What she celebrates the most about her life on the vineyard?
The ability to have her family with her… she’s built a dynasty of sorts. Her family is always supporting her. The rewards are tremendous because she sees this as a way of creating something 100% on her own. She also recognizes that this life is not for everyone including her children. To have her children decide to go into the business gave her validation that what she’s built has merit. They see that value as well.
Advice on living your best life.
“Never give up on your dream. Never be fearful, If you want it, go for it. It’s your life. No one can tell you hot to live your life. Don’t listen to the criticisms and silly double talk.” Delia Viader
Winemaker and son, Alan Viader remembers when they came to look at the future home of Viader Vineyards back in the 1980’s. They were traveling along a dirt road which was bottoming out here and there. His mother, Delia, turns to him and says, ” This is going to be a vineyard. I am going to make wine and this is going to be our legacy.” Alan recalls tasting grapes when he was eight years old in their vineyards. At 18 he was picking grape samples and tasting the nuances of the grapes. He learned to discern the different nuances from one lot to another.

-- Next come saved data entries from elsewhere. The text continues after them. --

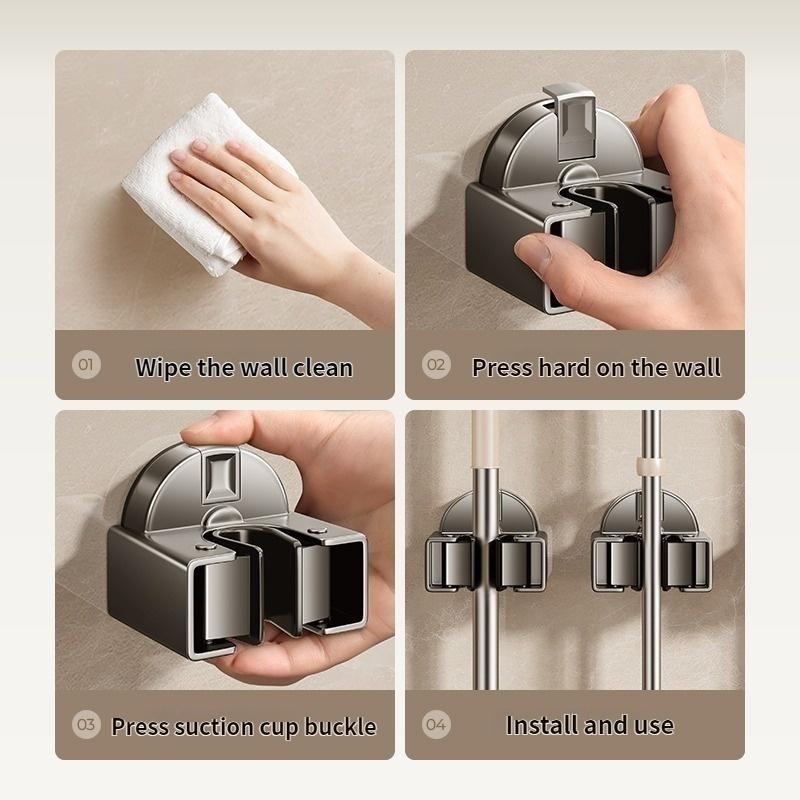 01 Wipe the wall clean

02 Press hard on the wall

03 Press suction cup buckle

04 Install and use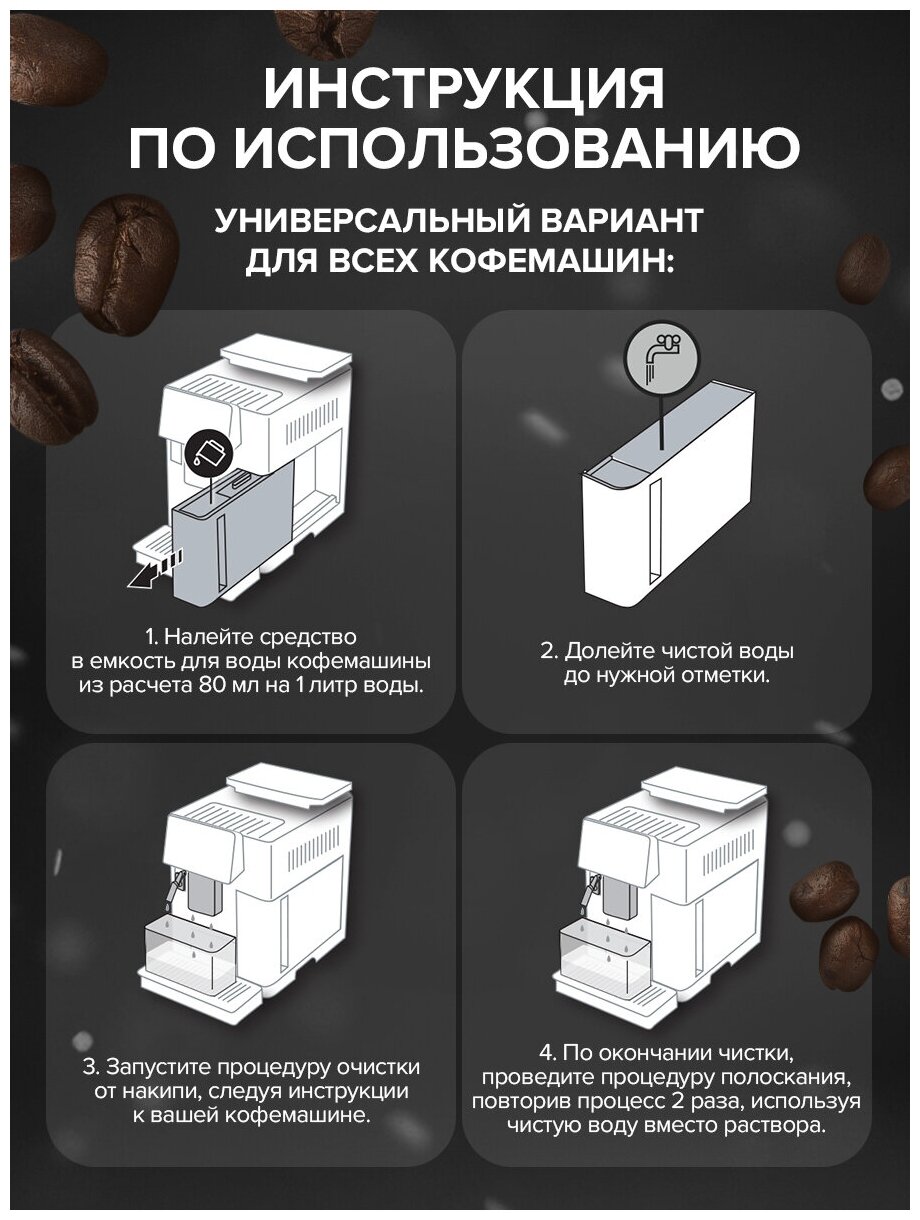 ИНСТРУКЦИЯ ПО ИСПОЛЬЗОВАНИЮ

УНИВЕРСАЛЬНЫЙ ВАРИАНТ ДЛЯ ВСЕХ КОФЕМАШИН:

1. Налейте средство в емкость для воды кофемашины из расчета 80 мл на 1 литр воды.

2. Долейте чистой воды до нужной отметки.

3. Запустите процедуру очистки от накипи, следуя инструкции к вашей кофемашине.

4. По окончании чистки, проведите процедуру полоскания, повторив процесс 2 раза, используя чистую воду вместо раствора.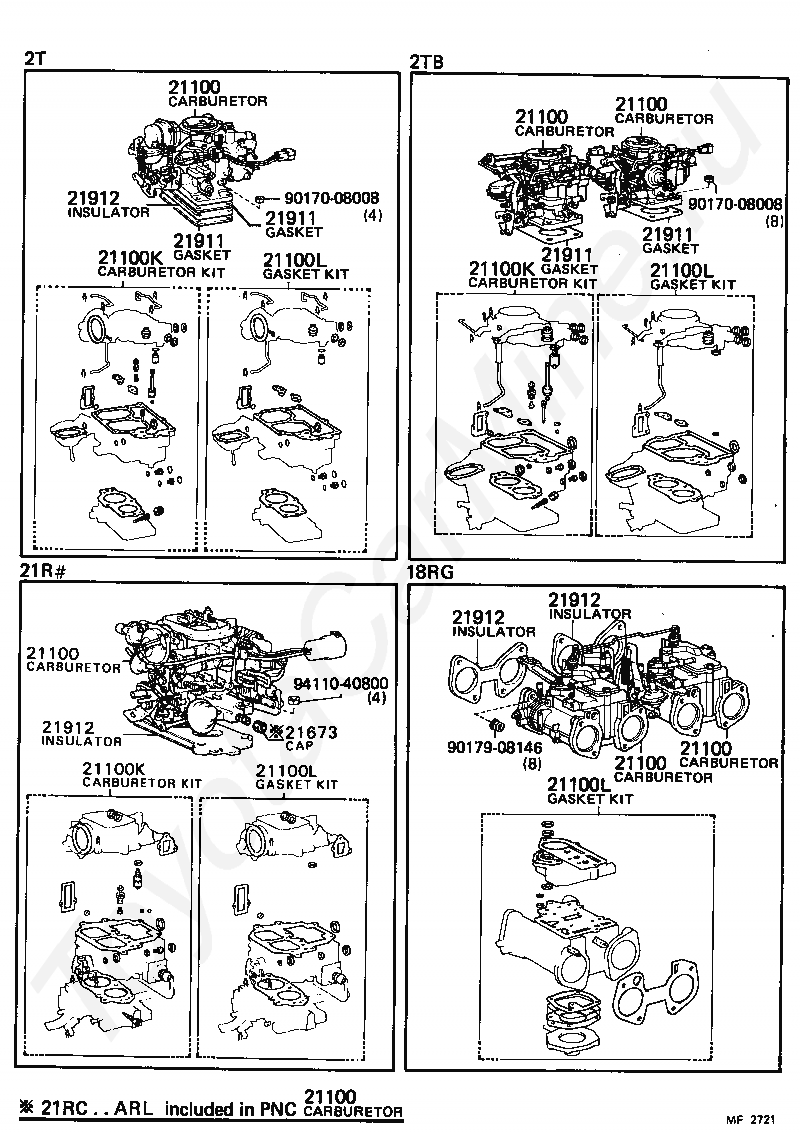 2T

21100
CARBURETOR

21912
INSULATOR

90170-08008
(4)

21911
GASKET

21911
GASKET

21100K
CARBURETOR KIT

21100L
GASKET KIT

2TB

21100
CARBURETOR

21100
CARBURETOR

90170-08008
(8)

21911
GASKET

21911
GASKET

21100K
CARBURETOR KIT

21100L
GASKET KIT

21R#

21100
CARBURETOR

94110-40800
(4)

21912
INSULATOR

※21673
CAP

21100K
CARBURETOR KIT

21100L
GASKET KIT

18RG

21912
INSULATOR

21912
INSULATOR

90179-08146
(8)

21100
CARBURETOR

21100
CARBURETOR

21100L
GASKET KIT

※ 21RC . . ARL included in PNC 21100 CARBURETOR

MF 2721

Alan started managing the vineyards in 2002. He’s studied viticulture in Bordeaux France and traveled the globe to important wine regions to learn new techniques and processes of winemaking and sustainable, organic and biodynamic processes. His intimate knowledge of the vineyards has been instrumental in today’s winemaking process at Viader. Now he’s engaged full time in winemaking. His favorite part is creating wine. He’s an artisan as well, but his true art is in the winemaking.